The City’s most recent arrival highlights the need for a better balance between the needs of developers and our urban landscape

Amanda Baillieu

Amanda Baillieu — editor in chief

This week City of London chief planner Peter Wynne Rees claimed that Canary Wharf was no more than a pressure valve caused by greedy bankers who demanded more space than they needed. If Lehman Brothers took a million square feet, their rivals had to have the same. But if Rees is right and demand has halved, it leaves a question mark over Canary Wharf and its acres of dealing floors.

The other battle that Rees has fought so assiduously for 25 years has been against the heritage lobby. You can only take so much heritage until the ship sinks, he said this week.

In the nineties and even the noughties this was an argument embraced by Cabe and architects including Richard Rogers and Norman Foster — all of whom supported 20 Fenchurch Street, otherwise known as the “Walkie-Talkie”.

Those that defended it were always on rather slippery ground.

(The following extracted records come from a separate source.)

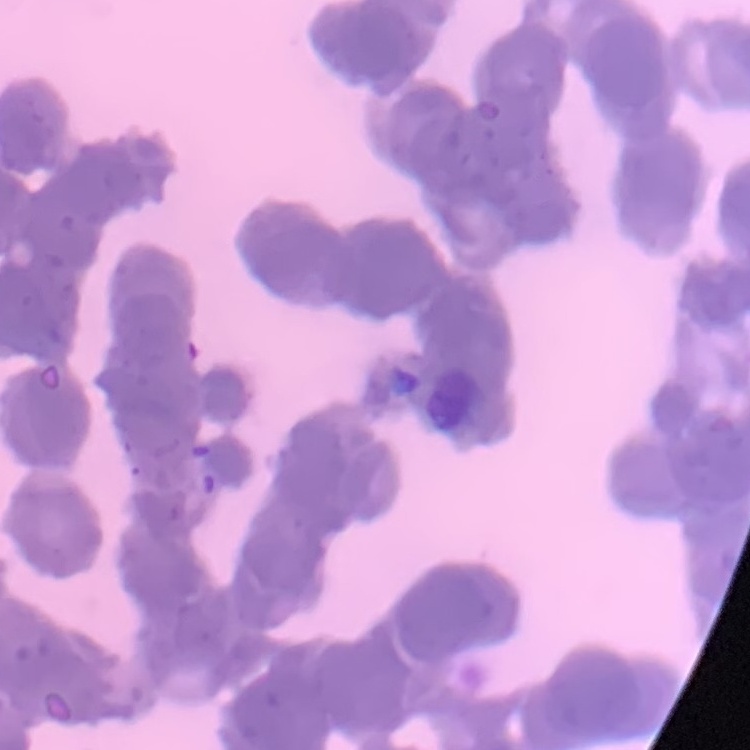

{
  "red_blood_cell_morphology": "rouleaux formation",
  "stain": "Field's or Giemsa",
  "image_type": "square crop of a larger photomicrograph",
  "preparation": "thin blood film"
}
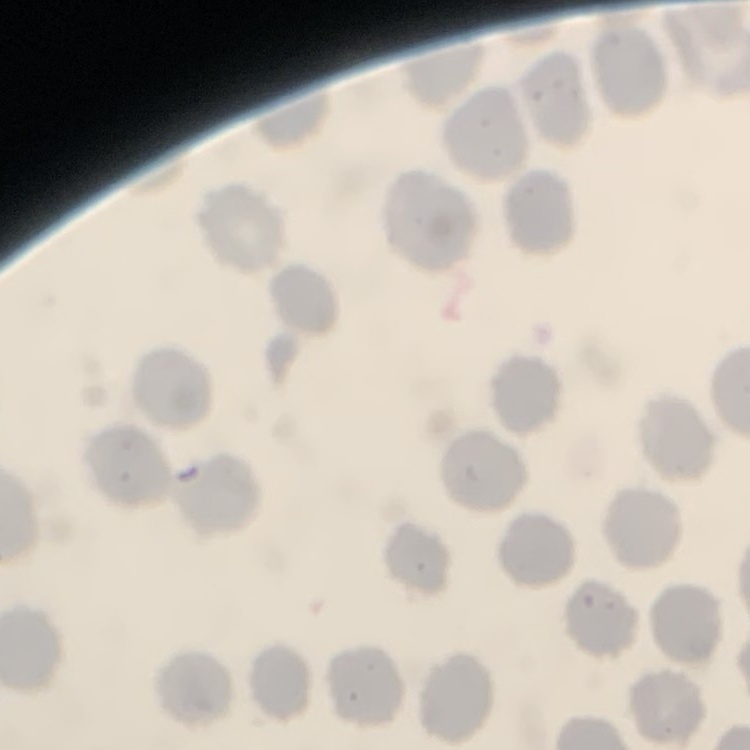

Summary:
  - Red blood cell morphology: no rouleaux formation
  - Stain: Field's or Giemsa
  - Image type: square crop of a larger photomicrograph
  - Preparation: thin blood smear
Name the parasite shown.
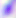
This is Toxoplasma gondii.

magnification: 400x
modality: micrograph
Assess this cell for malaria.
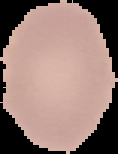
Uninfected.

But it was a product of an era when towers and big-name architects represented progress.

Now that it’s almost built, we can see that English Heritage was right. The building is oppressive and ugly, overwhelming not just the riverside, but its historic landscape. And, even more than the Shard, it’s in the wrong place.

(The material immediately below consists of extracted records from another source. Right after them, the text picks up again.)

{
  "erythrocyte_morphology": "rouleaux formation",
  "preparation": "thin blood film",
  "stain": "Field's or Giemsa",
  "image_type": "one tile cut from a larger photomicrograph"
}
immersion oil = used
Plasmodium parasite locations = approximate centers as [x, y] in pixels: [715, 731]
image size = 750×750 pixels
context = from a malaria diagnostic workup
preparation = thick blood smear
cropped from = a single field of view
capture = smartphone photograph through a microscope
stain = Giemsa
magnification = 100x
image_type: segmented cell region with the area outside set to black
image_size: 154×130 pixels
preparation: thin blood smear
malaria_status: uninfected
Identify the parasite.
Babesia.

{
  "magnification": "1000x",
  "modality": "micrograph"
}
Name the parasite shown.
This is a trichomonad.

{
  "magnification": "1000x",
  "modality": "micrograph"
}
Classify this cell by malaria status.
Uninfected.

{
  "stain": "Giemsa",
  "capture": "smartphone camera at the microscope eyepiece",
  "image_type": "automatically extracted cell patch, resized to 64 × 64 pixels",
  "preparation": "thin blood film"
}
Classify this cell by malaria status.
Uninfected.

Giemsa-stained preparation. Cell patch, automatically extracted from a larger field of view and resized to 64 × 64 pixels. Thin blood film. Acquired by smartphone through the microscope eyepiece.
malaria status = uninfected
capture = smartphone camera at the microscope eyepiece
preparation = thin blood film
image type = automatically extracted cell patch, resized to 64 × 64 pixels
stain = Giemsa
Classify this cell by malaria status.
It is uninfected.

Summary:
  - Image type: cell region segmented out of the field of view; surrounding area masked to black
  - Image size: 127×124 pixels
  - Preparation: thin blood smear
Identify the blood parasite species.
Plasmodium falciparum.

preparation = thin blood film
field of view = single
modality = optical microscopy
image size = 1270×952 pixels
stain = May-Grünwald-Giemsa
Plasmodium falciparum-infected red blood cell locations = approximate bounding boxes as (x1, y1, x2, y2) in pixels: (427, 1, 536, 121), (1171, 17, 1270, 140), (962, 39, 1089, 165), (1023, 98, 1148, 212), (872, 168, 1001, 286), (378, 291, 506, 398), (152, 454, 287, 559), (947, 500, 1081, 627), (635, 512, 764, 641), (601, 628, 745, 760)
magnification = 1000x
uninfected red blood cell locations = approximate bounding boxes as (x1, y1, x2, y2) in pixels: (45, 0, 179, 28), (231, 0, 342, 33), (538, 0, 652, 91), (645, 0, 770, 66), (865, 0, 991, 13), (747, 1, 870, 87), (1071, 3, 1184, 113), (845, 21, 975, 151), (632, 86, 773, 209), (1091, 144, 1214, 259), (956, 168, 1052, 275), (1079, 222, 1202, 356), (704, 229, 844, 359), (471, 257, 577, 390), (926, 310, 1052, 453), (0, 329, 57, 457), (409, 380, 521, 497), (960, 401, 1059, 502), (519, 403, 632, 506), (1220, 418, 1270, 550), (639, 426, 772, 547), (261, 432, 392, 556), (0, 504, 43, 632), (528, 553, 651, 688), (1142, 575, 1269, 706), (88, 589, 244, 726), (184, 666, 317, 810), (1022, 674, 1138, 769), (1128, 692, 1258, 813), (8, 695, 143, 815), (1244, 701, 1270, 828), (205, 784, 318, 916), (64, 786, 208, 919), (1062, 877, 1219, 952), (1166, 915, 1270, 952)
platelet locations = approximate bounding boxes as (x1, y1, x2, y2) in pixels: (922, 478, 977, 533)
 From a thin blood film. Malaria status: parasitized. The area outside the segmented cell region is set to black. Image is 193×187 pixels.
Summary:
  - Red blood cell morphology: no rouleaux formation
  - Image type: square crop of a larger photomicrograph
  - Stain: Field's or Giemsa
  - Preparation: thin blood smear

But how can an architect achieve the balance between serving the needs of the client and the public who have to suffer buildings they don’t want?

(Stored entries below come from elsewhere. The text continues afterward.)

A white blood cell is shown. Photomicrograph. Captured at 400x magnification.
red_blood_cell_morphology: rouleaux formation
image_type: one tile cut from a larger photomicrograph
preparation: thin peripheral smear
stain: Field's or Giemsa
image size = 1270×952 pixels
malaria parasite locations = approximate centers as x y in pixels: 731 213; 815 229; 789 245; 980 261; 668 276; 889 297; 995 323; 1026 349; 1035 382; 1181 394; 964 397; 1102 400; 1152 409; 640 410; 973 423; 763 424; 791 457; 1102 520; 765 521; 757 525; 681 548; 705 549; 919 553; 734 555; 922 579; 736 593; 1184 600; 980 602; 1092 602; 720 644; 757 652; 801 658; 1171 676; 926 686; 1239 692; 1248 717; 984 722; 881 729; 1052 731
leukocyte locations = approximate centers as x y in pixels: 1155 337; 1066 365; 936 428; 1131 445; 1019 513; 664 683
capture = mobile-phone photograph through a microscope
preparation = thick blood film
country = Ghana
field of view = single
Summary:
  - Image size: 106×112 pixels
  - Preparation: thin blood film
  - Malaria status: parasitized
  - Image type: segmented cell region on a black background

Ken Shuttleworth, who is designing a headquarters for UBS in Broadgate, sides with Rees.

If knocking a building down makes money, creates jobs and drives more UK investment, it’s a good thing, he argues.

But is the tide turning? Save Britain’s Heritage this week commissioned a new plan that would retain Smithfield Market’s wonderful Victorian buildings.

Alternative schemes are nothing new, of course, and the demolition argument on its own is too simple. The real debate is what are we building and why. It didn’t stop the Walkie-Talkie but it might save Smithfield.